#### [YOUR GOAL]
Copy the lines verbatim, from the one containing "Between pixel 14" through the one containing "605 centimetres", and omit the pictures.
++++
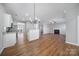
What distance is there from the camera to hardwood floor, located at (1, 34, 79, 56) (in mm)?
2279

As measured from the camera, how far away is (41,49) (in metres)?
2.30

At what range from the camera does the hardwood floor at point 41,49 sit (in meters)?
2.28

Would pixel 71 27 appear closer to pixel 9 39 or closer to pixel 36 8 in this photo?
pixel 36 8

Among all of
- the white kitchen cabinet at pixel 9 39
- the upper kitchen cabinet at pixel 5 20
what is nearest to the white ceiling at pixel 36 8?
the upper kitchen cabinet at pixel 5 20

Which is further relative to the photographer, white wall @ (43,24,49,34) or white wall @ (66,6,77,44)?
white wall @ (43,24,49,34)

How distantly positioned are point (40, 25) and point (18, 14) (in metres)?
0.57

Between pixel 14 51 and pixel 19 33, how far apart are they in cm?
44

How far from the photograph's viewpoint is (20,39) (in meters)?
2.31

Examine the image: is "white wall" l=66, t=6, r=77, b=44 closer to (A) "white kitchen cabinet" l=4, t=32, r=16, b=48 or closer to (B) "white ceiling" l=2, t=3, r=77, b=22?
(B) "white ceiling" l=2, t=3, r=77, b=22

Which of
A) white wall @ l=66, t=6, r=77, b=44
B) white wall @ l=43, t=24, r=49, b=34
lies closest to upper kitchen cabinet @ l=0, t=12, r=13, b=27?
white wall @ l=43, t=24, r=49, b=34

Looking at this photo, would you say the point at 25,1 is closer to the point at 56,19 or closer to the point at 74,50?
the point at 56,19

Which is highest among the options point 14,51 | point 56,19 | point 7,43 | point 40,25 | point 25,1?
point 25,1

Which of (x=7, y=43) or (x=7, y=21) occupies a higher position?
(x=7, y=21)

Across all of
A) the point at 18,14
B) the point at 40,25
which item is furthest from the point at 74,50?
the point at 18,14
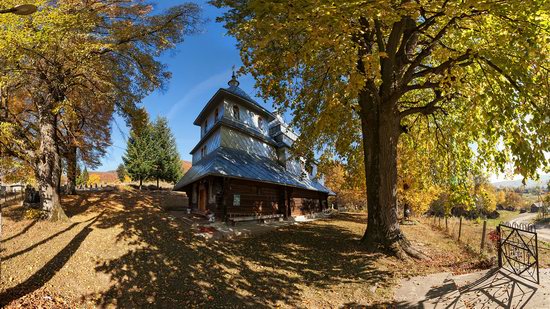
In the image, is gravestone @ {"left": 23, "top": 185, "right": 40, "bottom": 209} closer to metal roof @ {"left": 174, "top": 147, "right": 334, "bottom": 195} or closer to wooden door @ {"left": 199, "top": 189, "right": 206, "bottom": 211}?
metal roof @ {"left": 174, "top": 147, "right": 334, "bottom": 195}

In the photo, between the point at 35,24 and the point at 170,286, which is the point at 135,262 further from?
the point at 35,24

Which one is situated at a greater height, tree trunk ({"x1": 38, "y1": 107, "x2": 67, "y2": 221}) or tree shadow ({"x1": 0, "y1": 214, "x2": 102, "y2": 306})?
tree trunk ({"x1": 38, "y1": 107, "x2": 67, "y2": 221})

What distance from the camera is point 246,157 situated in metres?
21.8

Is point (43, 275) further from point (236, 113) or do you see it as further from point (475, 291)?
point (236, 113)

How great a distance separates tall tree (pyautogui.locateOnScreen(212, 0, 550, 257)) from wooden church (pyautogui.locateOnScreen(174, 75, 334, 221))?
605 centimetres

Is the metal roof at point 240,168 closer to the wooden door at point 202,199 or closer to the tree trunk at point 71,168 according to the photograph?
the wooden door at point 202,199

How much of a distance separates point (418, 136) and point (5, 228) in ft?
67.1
++++
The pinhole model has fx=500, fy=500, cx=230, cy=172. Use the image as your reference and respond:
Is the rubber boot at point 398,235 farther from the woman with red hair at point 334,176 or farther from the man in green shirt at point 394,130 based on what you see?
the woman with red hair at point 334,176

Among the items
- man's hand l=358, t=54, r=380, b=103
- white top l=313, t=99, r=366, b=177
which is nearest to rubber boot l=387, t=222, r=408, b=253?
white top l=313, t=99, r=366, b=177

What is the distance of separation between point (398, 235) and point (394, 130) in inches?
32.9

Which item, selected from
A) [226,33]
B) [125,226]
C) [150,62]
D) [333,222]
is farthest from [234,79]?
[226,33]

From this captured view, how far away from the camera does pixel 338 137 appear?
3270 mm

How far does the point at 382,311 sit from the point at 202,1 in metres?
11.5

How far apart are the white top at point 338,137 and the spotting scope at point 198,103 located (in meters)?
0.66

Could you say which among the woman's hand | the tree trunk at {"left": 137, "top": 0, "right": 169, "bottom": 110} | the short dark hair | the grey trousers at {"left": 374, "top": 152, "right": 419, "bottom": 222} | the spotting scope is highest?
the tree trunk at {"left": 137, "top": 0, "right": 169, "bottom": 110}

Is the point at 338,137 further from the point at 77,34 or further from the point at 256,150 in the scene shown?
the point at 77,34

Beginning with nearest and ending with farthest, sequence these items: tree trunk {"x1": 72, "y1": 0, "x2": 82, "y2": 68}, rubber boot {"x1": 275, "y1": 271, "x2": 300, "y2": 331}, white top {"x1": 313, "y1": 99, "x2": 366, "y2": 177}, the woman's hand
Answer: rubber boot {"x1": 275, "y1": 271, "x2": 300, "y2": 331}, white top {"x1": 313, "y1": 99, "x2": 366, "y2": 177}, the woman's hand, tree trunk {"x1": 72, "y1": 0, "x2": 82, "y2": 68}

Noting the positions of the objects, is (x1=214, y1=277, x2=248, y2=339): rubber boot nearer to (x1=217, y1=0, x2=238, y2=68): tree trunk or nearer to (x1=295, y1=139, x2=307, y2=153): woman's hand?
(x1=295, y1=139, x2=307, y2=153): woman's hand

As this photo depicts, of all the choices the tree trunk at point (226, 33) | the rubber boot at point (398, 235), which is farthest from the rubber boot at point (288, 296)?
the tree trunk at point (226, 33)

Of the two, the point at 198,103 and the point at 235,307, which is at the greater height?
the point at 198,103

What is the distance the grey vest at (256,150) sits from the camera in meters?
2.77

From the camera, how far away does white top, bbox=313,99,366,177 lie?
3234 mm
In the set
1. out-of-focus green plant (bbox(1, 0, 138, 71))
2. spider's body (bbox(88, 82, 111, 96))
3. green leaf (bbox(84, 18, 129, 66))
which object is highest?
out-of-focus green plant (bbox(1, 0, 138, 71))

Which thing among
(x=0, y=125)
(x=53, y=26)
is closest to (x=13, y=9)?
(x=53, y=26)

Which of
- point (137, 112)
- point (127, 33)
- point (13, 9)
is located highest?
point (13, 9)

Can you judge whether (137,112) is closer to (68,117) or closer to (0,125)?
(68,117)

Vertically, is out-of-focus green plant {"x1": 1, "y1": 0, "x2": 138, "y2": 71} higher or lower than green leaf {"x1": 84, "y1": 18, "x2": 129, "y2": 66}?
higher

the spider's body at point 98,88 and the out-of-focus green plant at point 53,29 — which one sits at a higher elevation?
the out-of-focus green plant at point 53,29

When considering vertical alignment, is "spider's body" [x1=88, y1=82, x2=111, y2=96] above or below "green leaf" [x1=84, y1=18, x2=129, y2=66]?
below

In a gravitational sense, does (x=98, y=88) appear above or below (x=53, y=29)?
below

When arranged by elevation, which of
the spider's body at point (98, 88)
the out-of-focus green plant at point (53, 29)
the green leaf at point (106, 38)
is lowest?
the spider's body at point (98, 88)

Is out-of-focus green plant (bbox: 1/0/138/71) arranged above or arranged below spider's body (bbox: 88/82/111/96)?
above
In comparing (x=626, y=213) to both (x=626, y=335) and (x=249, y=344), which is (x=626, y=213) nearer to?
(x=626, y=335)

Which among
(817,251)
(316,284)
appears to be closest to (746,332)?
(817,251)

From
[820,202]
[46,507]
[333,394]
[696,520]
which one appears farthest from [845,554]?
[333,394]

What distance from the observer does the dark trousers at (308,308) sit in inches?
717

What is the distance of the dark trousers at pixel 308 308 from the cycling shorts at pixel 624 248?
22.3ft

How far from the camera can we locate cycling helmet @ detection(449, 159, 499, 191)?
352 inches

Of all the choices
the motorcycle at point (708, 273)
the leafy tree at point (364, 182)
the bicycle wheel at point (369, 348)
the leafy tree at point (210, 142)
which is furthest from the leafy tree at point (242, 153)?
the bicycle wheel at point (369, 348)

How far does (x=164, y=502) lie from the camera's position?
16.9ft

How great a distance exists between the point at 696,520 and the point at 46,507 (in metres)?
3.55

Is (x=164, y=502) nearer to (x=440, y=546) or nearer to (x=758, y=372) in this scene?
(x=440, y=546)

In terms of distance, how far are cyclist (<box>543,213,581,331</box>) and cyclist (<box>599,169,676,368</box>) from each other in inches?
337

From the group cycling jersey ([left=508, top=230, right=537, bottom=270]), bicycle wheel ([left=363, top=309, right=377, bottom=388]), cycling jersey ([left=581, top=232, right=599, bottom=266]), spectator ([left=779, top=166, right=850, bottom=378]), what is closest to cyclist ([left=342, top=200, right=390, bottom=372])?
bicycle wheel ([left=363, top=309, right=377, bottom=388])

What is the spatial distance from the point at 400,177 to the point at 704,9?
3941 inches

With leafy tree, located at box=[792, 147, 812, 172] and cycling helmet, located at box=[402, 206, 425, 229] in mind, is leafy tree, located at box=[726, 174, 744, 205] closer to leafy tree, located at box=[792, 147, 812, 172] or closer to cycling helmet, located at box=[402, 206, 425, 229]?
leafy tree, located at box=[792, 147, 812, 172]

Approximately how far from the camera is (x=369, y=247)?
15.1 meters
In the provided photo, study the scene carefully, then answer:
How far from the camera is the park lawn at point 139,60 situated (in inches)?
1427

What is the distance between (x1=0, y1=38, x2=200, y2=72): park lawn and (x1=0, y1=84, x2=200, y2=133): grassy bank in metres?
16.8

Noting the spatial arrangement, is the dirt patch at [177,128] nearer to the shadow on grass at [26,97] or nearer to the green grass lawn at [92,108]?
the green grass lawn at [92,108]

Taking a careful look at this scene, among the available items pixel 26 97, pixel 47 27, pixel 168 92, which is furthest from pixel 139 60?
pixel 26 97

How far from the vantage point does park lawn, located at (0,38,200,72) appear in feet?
++++
#### [CORRECT RESPONSE]
Between pixel 14 51 and pixel 19 33, how far apart are they in cm?
44

How far from the photograph's viewpoint is (20,39) (in meters)?
2.31

Examine the image: is "white wall" l=66, t=6, r=77, b=44 closer to (A) "white kitchen cabinet" l=4, t=32, r=16, b=48 or closer to (B) "white ceiling" l=2, t=3, r=77, b=22?
(B) "white ceiling" l=2, t=3, r=77, b=22

Which of
A) white wall @ l=66, t=6, r=77, b=44
B) white wall @ l=43, t=24, r=49, b=34
lies closest to upper kitchen cabinet @ l=0, t=12, r=13, b=27?
white wall @ l=43, t=24, r=49, b=34

Looking at this photo, would you say the point at 25,1 is closer to the point at 56,19 or closer to the point at 74,50?
the point at 56,19

Which is highest among the options point 14,51 | point 56,19 | point 7,43 | point 40,25 | point 25,1?
point 25,1

Which of (x=7, y=43) or (x=7, y=21) occupies a higher position?
(x=7, y=21)

Across all of
A) the point at 18,14
B) the point at 40,25
which item is furthest from the point at 74,50?
the point at 18,14
In the image, is gravestone @ {"left": 23, "top": 185, "right": 40, "bottom": 209} closer to metal roof @ {"left": 174, "top": 147, "right": 334, "bottom": 195} or closer to wooden door @ {"left": 199, "top": 189, "right": 206, "bottom": 211}?
metal roof @ {"left": 174, "top": 147, "right": 334, "bottom": 195}

In the photo, between the point at 35,24 and the point at 170,286, which is the point at 135,262 further from?
the point at 35,24

Which one is situated at a greater height, tree trunk ({"x1": 38, "y1": 107, "x2": 67, "y2": 221}) or tree shadow ({"x1": 0, "y1": 214, "x2": 102, "y2": 306})?
tree trunk ({"x1": 38, "y1": 107, "x2": 67, "y2": 221})

What distance from the camera is point 246,157 situated in metres?
21.8

Is point (43, 275) further from point (236, 113) or do you see it as further from point (475, 291)?
point (236, 113)

How great a distance separates tall tree (pyautogui.locateOnScreen(212, 0, 550, 257)) from wooden church (pyautogui.locateOnScreen(174, 75, 334, 221))?
605 centimetres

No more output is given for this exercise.